DOCUMENT SEGMENT
Re: [PATCH] Revert "drm/msm/gpu: Push gpu lock down past runpm"

Rob Clark <robdclark@xxxxxxxxx> · Wed, 10 Jan 2024 06:54:53 -0800

On Wed, Jan 10, 2024 at 2:50 AM Daniel Vetter <daniel@xxxxxxxx> wrote:
>
> On Tue, Jan 09, 2024 at 10:22:17AM -0800, Rob Clark wrote:
> > From: Rob Clark <robdclark@xxxxxxxxxxxx>
> >
> > This reverts commit abe2023b4cea192ab266b351fd38dc9dbd846df0.
> >
> > Changing the locking order means that scheduler/msm_job_run() can race
> > with the recovery kthread worker, with the result that the GPU gets an
> > extra runpm get when we are trying to power it off.  Leaving the GPU in
> > an unrecovered state.
>
> The recovery kthread is supposed to stop all the relevant schedulers,
> which should remove any possible race conditions. So unless there's more
> going on, or you have your own recovery kthread (don't, reuse the one from
> the scheduler with your own work items, that's why you can provide that)

SOURCE MATERIAL
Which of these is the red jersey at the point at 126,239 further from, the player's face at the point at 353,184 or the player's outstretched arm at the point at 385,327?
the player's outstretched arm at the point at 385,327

EXERCISE DETAILS
Reproduce the mailing-list reply above about reverting the drm/msm GPU lock change, word for word from start to finish.

RESULT FOR THIS TASK
Re: [PATCH] Revert "drm/msm/gpu: Push gpu lock down past runpm"

Rob Clark <robdclark@xxxxxxxxx> · Wed, 10 Jan 2024 06:54:53 -0800

On Wed, Jan 10, 2024 at 2:50 AM Daniel Vetter <daniel@xxxxxxxx> wrote:
>
> On Tue, Jan 09, 2024 at 10:22:17AM -0800, Rob Clark wrote:
> > From: Rob Clark <robdclark@xxxxxxxxxxxx>
> >
> > This reverts commit abe2023b4cea192ab266b351fd38dc9dbd846df0.
> >
> > Changing the locking order means that scheduler/msm_job_run() can race
> > with the recovery kthread worker, with the result that the GPU gets an
> > extra runpm get when we are trying to power it off.  Leaving the GPU in
> > an unrecovered state.
>
> The recovery kthread is supposed to stop all the relevant schedulers,
> which should remove any possible race conditions. So unless there's more
> going on, or you have your own recovery kthread (don't, reuse the one from
> the scheduler with your own work items, that's why you can provide that)